• In March 2021, Wheels24 interviewed a former criminal about VW badge and headlight theft.
• The price of OEM badges costs from R850, while headlight casings alone are priced at R7 000 per set.
• This alarming trend is proving costly for vehicle owners.
• For more motoring stories, visit Wheels24.
Earlier in March, Wheels24 interviewed a former thief who stole the badges off Volkswagen Polo and Polo Vivo models to make a living.
The thief explained how and where the act is committed without displaying much sympathy for the unsuspecting owners.
A new video posted on the Crime Air Network Twitter page shows thieves stealing the headlights of a pre-facelifted, fifth-generation VW Polo GTI in less than five seconds – all in broad daylight.
Two men jump out of another Polo and seem to just pull out the headlights from the white Polo GTI parked outside a home in a residential area. The incident took place within seconds and the thieves jump back into the vehicle and speed off. This act will set the owner back anywhere between R25 000 to R35 000 if they are not insured.
An alarming trend
Most GTI models, either Golf or Polo, come factory with LED headlights. A set of brand-new ones for the year model depicted in the video costs R35 000, according to a local Volkswagen Cape Town dealership.
While VW cars might seemingly be targeted, many of our readers have shared similar stories of their badges and headlights being stolen from other brands such as Toyota or Ford, to name a few.
Volkswagen South Africa told Wheels24: “Volkswagen is concerned about the reported theft cases of the Polo Vivo and previous generation Polo headlights. Volkswagen has confidence in the build quality of its vehicles and wishes to reassure its customers that no aspect of the design or fitment of parts makes its vehicles easier to steal than any other vehicle.”
Have you been the unfortunate victim of badge or headlight theft? Please email us or share your thoughts in the comments section below.
Thieves steal a set of VW Polo GTI headlights in broad daylight in under five seconds.
Unfortunately, headlight theft is a regular and alarming occurrence in South Africa. Fellow Wheels24 reader Sandra Thackeray says the headlights of her son’s GTI was stolen without the bonnet even needed to be open and was expensive to replace.
Another reader, Johann Kurfurst says: “Our 2019 Polo TSi had its headlights stolen at my wife’s workplace in November last year, not even the xenon lights. Video evidence shows it took less than 4 minutes to remove both headlights. It costs a total of R22 000 to repair all the damages.”
EXPLAINER | This former thief shares why stealing VW Polo badges is a lucrative ‘business’
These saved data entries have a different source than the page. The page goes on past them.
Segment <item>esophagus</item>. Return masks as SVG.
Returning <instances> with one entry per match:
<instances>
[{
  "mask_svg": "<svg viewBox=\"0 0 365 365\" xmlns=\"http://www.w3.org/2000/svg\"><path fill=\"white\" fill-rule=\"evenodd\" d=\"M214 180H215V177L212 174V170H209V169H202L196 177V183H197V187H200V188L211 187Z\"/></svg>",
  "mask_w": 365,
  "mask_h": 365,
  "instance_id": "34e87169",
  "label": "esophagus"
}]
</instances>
Thankfully in Johann’s case, he didn’t have to fork out the cash for a replacement OEM set:
“Luckily, it was paid out by insurance. It happened a week after the Polo was returned from the Panel beaters after someone reversed into my wife and just a week before someone pushed me off the road in a traffic circle in my Touareg. As you can see, I’m a big VW fan, having driven about 17 vehicles from the VW stable in my 38 years of driving.
The current Polo GTI on sale locally retails for R453 700.
Fifth-generation VW Polo GTI
Wheels24 editor Janine Van der Post says: “Unfortunately, the automaker can not be held liable for this alarming and costly inconvenience to motorists, and other brand owners have fallen victim too. Perhaps automakers could find a way to secure badges and headlights with future models, but there is no short-term solution.
“As per our previous article on badge theft, a simple deter of the crime could be to use cable ties for extra protection, at least for badges, as this proves to make the job a little more difficult for criminals. Those few seconds of struggle could just be enough to make them abort their attempts. Headlights are not that easy, though, but could also use cable ties to secure.”
Allie Abass is an aftermarket specialist and says he has removed many Volkswagen headlight sets for customers to replace them with LED headlights. They can be removed very quickly and easily.
Abass says: “I have seen more and more videos on social media of criminals stealing headlights. These lights clip in but usually have two screws on top to secure the lights. This means criminals are breaking those clips when they’re ripping them out of vehicles, and that’s an easy way for others to know they are buying stolen products. However, it seems those who are purchasing these lights don’t care and still buy them nonetheless.
“If you’re looking for a quick-fix, cable ties could add a bit more protection but not prevent this from happening at all. It will only make it a bit more difficult for these criminals to get hold of your lights. Best would be to use cable ties to secure the headlights under the bonnet by secure the lights at the bottom of the casing, or wherever possible.”